Independent online research house PoliTweet.org also said the ruling BN gained most of its votes from rural federal seats while PR increased its support from urban and semi-urban areas in the South-east Asian nation chasing developed nation status by 2020.
“BN represents the rural majority and can retain power with rural and semi-urban seats alone. This election highlighted PR’s weak areas which are rural seats, Bumiputra Sabah majority and Bumiputra Sarawak majority seats,” said the report, which can be found on PoliTweet’s official blog.
PR won all 16 urban Chinese-majority seats, 12 urban Malay seats and12 urban mixed seats, giving them 40 out of the total 43 urban seats (93 per cent). In comparison, BN only won four urban Malay and one urban mixed seats.
Out of the 54 semi-urban seats, PR won 34 of them (63 per cent). BN won the rest of the semi-urban seats, with Malay semi-urban areas making the bulk of it at 12 seats.
PoliTweet also pointed out that PR had won more urban and semi-urban Malay-majority seats than BN, effectively making Malay-majority seats no longer a guaranteed win for BN.

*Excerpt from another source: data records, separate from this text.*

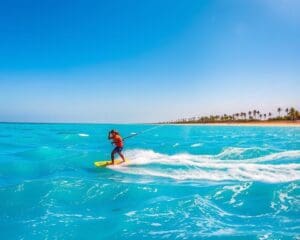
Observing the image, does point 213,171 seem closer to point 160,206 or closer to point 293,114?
point 160,206

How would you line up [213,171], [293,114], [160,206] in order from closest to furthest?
[160,206], [213,171], [293,114]

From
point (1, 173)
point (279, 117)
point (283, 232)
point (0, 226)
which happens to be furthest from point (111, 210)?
point (279, 117)

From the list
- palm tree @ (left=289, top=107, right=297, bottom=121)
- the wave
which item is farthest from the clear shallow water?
palm tree @ (left=289, top=107, right=297, bottom=121)

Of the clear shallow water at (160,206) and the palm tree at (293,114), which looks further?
the palm tree at (293,114)

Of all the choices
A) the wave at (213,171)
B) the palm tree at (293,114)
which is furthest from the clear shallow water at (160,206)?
the palm tree at (293,114)

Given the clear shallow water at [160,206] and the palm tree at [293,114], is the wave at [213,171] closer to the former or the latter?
the clear shallow water at [160,206]

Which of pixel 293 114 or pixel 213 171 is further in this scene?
pixel 293 114

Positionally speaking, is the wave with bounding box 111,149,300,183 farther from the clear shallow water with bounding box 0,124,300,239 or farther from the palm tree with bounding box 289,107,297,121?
the palm tree with bounding box 289,107,297,121

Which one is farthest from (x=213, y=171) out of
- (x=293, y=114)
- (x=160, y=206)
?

For its research, PoliTweet categorised seats into three categories which do not follow Election Commission’s (EC) own classification, but rather were based on Google maps satellite imagery and EC’s maps.
PoliTweet defined “rural” areas as those containing villages, small towns or farmlands, and tend to be physically large with a low population. “Urban” areas are cities covered by some form of urban development. “Semi-urban” areas are a mix of the two.

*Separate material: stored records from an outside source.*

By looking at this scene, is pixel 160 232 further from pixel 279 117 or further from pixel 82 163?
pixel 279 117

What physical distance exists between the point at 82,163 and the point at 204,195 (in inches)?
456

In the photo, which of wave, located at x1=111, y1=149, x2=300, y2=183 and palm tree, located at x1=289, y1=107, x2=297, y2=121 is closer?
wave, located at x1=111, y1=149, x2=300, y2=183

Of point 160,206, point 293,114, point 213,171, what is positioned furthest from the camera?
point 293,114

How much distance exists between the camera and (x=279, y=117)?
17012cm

Under the three categories, PoliTweet grouped 125 seats as rural, 54 as semi-urban, and 43 as urban.
Urban areas made up slightly more than half of Chinese-majority seats, but Malay-majority seats are still predominantly rural. There are however more Malay-majority semi-urban seats than Chinese-majority and mixed areas added together.
The research house also highlighted the low probability of BN regaining urban seats, as BN obtained only 47 per cent of popular vote in semi-urban seats and 36 per cent in urban seats, compared to the 57 per cent it had amassed in rural seats.
The last Population and Housing Census in 2010 showed that urban population in Malaysia has been on a steady increase since the 1960’s, with 71 per cent of Malaysians living in urban areas. The World Bank put the number slightly higher at 72 per cent.
Federal Territories Kuala Lumpur and Putrajaya both have reached 100 per cent urbanisation, while Selangor and Pulau Pinang – both currently ruled by PR – are the next highest with over 90 per cent of urbanisation.
Coincidentally, Selangor was the most populous state with 5.46 million people living in it, and together with Putrajaya, had the highest growth rates in Malaysia caused by migration and work opportunities.
In a forum organised by Universiti Malaya Centre of Democracy and Election (UMCEDEL) last week, independent pollster Merdeka Centre noted that voters were obviously split between different classes, with the working and lower-income classes mostly voting for BN, and the middle and upper classes for PR.
Pointing towards intra-ethnic differences, Merdeka Centre director Ibrahim Suffian suggested that the votes were not split according to races but more towards the different ideologies presented by both BN and PR.